══ Texte présenté

Le gilet de sauvetage s’est longtemps résumé à un inconfortable assemblage de mousse recouvert de tissu orange. Aujourd’hui, avec la génération des modèles autogonflants, il est devenu bien plus confortable à porter. Une bonne raison pour le capeler !
La législation a changé… Ringardisés, les engins flottants, priorité à l’équipement individuel ! Celui-ci est désormais défini selon sa flottabilité : 50 newtons pour une navigation à moins de 2 milles d’un abri, 100 N entre 2 et 6 milles, et enfin plus de 150 N au-delà de 6 milles. Les pros utilisent parfois des gilets de 200 N ou 275 N, adaptés aux conditions les plus extrêmes.
L’occasion de sortir les vieux gilets des coffres et de faire le point : quels sont vos besoins à bord ? Quels sont les principaux risques de chute à la mer lors de vos navigations ? Depuis quelques années, les gilets autogonflants s’imposent peu à peu : plus légers, moins volumineux et plus confortables, ils invitent à être portés en mer, et non pas seulement lors des situations d’urgence. Deux technologies – pastille à sel et hydrostatique – cohabitent, nous allons en parler ici, ainsi que de l’entretien courant de ces gilets, avant d’aborder, dans un prochain b.a.-ba, le remplacement des cartouches de CO2. Et vous constaterez que le bon vieux gilet en mousse a encore bien des usages, surtout pour les jeunes enfants ! Les gilets de sauvetage sont proposés par des spécialistes comme Plastimo, Secumar, Helly Hansen, etc. mais également diffusés directement par les grandes chaînes.

════
══ Extraits du jeu

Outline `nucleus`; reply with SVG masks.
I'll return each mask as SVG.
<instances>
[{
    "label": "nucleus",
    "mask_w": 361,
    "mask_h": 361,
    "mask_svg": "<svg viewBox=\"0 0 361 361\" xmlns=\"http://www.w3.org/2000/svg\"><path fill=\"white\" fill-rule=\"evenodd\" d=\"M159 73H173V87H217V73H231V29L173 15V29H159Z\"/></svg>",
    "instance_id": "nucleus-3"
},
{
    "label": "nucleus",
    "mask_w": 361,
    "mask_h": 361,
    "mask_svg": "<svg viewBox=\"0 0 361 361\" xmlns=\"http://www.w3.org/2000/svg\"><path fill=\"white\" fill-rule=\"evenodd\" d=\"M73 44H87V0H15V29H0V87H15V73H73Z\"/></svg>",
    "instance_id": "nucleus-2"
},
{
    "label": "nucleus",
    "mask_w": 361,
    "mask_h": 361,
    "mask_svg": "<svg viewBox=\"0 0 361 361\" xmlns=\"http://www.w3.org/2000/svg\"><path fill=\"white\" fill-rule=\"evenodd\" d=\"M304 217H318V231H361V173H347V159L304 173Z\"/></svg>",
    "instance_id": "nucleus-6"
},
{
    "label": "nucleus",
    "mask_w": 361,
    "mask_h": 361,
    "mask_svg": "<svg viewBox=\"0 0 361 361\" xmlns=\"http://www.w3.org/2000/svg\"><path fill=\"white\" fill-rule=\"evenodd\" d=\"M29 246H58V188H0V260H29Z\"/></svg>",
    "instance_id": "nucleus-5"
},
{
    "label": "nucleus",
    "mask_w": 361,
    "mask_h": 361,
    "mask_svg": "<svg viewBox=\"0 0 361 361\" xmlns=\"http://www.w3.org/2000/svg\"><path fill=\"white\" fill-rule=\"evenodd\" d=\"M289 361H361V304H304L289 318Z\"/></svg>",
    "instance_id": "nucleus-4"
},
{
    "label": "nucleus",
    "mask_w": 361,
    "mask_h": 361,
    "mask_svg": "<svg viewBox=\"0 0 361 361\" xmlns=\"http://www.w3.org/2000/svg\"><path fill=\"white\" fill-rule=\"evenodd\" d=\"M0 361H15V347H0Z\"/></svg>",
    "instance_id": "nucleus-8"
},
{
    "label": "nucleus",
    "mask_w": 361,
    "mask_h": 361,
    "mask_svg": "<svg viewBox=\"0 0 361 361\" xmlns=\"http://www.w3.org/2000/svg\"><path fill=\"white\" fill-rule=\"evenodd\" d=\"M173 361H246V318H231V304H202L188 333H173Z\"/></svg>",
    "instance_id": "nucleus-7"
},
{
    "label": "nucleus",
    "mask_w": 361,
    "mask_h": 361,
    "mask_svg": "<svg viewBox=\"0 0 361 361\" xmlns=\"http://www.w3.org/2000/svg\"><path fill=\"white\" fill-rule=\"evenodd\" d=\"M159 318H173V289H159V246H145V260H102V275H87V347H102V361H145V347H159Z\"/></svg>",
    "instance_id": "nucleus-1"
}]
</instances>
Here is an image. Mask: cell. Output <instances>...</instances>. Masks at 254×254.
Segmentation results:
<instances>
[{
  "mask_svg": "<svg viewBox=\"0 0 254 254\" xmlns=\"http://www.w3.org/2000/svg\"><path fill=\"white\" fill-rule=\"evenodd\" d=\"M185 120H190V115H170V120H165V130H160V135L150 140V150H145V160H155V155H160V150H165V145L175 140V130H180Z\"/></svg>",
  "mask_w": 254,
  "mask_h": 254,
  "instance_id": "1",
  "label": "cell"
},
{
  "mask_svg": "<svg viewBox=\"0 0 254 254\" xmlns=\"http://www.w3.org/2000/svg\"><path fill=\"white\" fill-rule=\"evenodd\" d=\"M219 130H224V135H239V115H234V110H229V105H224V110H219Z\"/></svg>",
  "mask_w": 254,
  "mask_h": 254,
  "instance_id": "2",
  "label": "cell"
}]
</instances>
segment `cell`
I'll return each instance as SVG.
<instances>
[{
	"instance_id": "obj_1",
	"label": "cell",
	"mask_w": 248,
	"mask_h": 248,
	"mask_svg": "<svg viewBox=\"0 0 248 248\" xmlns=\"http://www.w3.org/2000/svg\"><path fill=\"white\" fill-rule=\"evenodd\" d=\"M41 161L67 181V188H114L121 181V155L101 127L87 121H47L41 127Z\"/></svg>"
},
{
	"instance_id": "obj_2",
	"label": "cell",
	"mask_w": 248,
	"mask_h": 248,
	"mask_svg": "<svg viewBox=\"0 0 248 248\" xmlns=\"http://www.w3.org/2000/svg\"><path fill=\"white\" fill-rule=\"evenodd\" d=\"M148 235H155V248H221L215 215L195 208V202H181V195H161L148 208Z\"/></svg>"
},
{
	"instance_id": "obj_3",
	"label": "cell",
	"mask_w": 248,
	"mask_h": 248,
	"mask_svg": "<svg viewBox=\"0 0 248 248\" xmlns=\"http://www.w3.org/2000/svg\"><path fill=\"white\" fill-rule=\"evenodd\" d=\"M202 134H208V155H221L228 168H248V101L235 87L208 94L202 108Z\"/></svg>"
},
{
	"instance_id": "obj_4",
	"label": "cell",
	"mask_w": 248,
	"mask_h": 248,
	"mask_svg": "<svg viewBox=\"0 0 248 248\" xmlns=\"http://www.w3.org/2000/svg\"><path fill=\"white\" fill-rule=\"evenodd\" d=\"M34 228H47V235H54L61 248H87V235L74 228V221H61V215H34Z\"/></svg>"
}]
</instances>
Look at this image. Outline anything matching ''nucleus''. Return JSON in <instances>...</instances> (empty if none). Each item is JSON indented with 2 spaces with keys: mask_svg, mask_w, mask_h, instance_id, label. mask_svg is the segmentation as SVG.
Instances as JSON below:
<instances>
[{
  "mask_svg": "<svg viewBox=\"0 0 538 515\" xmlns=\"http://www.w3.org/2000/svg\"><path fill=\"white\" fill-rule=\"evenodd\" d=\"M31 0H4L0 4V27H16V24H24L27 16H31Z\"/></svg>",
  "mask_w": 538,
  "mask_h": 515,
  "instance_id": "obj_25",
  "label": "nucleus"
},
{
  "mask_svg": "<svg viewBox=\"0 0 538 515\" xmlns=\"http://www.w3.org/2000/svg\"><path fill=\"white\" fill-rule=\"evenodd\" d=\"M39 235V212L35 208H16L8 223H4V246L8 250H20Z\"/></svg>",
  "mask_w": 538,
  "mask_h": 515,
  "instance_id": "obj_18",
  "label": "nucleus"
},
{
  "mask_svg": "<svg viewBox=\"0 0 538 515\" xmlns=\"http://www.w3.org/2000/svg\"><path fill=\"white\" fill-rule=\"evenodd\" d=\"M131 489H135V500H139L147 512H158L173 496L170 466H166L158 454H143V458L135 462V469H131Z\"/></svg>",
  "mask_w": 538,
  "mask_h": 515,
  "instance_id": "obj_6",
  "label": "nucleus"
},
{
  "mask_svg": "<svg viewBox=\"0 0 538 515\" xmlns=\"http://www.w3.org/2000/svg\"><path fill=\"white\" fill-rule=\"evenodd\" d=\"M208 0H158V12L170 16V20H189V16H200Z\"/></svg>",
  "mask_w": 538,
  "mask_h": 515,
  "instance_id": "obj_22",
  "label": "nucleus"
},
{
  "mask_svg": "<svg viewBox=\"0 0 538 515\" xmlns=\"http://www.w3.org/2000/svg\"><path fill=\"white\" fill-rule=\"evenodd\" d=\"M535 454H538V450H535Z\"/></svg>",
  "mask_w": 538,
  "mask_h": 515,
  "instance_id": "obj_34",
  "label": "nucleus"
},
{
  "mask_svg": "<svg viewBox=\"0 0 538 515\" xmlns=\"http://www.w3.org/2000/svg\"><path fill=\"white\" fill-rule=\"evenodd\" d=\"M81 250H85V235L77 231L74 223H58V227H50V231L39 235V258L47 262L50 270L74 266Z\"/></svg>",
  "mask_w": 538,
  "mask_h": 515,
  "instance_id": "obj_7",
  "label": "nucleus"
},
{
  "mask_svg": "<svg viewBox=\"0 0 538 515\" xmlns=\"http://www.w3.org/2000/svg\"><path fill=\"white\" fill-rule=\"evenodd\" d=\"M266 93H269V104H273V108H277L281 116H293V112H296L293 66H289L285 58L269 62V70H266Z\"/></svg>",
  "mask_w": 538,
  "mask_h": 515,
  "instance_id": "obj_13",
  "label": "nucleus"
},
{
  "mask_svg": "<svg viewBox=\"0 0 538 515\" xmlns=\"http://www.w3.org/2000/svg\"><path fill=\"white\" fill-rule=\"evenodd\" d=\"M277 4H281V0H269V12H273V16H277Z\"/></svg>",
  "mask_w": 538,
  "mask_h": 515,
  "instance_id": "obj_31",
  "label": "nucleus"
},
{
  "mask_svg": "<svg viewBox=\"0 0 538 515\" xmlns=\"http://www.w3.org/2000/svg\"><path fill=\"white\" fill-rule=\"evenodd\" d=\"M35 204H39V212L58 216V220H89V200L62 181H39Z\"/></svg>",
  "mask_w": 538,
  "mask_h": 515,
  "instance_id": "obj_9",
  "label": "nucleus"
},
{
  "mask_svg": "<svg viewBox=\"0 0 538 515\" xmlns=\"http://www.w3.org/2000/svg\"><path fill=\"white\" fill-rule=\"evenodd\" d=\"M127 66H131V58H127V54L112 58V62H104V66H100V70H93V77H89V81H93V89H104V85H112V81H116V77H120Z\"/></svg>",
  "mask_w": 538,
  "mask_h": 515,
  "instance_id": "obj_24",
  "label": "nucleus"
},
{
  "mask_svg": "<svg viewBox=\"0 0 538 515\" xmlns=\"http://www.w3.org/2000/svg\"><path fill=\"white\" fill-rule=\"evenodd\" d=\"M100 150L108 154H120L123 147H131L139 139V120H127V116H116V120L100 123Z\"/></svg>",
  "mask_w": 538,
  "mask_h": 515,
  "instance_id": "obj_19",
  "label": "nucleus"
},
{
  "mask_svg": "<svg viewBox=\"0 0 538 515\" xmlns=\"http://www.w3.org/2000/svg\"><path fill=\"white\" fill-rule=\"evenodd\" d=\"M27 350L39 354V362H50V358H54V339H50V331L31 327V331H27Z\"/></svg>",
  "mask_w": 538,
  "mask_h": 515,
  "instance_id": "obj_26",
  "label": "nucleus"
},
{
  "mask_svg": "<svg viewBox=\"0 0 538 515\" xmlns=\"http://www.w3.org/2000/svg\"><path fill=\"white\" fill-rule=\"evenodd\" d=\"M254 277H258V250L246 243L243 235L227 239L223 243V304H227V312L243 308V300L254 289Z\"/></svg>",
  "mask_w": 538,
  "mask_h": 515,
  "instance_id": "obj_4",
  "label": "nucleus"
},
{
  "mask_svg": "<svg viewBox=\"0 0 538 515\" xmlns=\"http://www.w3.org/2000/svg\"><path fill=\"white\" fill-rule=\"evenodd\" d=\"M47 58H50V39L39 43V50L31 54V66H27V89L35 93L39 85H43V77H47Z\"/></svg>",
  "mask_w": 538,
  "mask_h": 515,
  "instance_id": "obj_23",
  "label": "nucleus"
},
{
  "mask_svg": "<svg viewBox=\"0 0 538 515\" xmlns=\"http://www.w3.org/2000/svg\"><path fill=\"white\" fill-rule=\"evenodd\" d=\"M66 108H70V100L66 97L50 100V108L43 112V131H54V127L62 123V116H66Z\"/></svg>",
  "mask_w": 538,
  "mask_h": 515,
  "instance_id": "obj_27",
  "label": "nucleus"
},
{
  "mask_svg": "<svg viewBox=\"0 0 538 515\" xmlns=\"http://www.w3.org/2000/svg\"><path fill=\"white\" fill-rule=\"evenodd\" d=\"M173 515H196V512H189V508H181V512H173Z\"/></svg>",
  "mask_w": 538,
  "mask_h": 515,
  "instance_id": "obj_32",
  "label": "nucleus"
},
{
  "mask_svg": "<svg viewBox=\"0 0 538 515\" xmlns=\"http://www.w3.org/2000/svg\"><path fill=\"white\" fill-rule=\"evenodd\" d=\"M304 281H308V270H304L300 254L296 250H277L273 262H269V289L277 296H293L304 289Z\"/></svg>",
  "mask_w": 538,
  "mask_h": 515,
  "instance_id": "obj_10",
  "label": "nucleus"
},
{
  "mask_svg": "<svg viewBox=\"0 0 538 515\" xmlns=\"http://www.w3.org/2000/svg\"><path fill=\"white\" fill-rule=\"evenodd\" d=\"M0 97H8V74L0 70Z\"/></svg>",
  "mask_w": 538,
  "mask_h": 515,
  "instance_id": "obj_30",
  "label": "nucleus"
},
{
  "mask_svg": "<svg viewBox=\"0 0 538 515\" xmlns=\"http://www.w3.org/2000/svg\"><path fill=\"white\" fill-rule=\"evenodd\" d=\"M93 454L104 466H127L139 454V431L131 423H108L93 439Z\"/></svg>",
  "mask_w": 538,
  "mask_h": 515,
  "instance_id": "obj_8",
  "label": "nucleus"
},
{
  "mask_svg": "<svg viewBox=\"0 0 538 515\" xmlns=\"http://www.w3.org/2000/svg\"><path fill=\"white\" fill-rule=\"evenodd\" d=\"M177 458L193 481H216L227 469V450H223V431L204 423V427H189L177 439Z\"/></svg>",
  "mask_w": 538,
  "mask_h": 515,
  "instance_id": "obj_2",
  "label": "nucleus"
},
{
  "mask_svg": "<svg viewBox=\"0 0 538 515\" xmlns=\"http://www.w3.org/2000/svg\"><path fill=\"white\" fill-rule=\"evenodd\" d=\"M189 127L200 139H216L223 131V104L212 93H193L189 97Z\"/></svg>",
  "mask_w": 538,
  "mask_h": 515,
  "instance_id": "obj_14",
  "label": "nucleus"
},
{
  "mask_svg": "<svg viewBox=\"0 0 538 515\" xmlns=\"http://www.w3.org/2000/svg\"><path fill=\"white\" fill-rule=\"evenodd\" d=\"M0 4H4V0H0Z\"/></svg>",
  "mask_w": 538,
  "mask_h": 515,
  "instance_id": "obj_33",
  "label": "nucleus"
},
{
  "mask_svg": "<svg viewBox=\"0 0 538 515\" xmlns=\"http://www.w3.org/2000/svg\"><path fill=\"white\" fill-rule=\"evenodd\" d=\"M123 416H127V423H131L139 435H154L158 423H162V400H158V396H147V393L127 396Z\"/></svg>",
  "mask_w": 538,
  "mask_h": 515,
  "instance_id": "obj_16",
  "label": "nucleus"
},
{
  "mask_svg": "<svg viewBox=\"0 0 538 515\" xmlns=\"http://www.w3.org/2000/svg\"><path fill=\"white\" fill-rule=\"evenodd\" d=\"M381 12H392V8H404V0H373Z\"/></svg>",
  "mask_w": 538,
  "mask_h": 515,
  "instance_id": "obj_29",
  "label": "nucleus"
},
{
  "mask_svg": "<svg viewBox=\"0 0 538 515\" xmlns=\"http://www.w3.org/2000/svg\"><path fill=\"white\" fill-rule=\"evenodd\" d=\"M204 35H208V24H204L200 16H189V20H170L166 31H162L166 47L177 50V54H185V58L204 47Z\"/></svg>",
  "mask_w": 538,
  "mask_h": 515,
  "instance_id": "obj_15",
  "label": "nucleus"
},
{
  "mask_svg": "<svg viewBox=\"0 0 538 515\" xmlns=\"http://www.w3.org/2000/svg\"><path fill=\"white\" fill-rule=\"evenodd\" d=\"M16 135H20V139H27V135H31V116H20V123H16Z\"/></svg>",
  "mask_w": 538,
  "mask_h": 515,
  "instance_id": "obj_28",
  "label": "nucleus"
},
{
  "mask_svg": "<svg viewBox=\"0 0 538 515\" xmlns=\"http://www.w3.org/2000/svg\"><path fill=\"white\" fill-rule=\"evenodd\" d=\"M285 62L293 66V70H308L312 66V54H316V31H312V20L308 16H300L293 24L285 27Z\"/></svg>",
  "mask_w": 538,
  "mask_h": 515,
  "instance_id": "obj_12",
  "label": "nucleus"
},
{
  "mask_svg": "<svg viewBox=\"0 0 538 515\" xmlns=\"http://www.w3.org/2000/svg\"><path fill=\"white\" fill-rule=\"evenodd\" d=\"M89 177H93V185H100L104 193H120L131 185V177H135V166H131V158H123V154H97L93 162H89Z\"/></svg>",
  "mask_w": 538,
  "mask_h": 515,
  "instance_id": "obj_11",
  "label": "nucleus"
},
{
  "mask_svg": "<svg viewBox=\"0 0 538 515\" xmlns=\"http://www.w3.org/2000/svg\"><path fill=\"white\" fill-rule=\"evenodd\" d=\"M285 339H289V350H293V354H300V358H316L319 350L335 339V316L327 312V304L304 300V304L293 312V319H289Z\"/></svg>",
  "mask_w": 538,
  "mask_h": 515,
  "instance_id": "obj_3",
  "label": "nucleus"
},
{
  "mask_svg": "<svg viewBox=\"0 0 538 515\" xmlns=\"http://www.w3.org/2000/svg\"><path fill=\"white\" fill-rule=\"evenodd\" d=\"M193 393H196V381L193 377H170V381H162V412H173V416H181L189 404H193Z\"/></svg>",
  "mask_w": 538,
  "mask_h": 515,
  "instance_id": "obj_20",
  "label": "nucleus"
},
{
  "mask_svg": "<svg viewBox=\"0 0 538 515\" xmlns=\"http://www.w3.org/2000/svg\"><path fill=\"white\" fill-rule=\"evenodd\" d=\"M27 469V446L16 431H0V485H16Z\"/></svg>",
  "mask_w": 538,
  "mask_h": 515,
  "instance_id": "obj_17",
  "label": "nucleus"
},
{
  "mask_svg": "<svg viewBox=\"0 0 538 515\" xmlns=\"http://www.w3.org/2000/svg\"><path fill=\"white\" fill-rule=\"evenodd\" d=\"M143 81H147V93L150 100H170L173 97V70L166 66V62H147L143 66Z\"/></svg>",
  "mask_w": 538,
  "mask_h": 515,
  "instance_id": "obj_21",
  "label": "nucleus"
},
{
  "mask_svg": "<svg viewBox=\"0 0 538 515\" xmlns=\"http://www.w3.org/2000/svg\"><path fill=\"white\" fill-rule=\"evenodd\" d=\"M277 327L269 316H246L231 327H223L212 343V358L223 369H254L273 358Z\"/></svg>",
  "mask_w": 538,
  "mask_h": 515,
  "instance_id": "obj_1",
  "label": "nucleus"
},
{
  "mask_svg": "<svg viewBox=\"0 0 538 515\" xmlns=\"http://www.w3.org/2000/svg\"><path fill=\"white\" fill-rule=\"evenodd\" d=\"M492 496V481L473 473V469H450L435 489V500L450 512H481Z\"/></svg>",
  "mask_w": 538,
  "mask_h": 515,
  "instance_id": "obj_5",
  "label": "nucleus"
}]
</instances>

════

◆ Énoncé du problème ◆
Selon le texte sur les gilets de sauvetage, quelle flottabilité doit avoir l'équipement individuel pour naviguer entre 2 et 6 milles d'un abri ? Les lignes ne servent pas ici.

◆ Réponse à l'exercice ◆
100 newtons (100 N).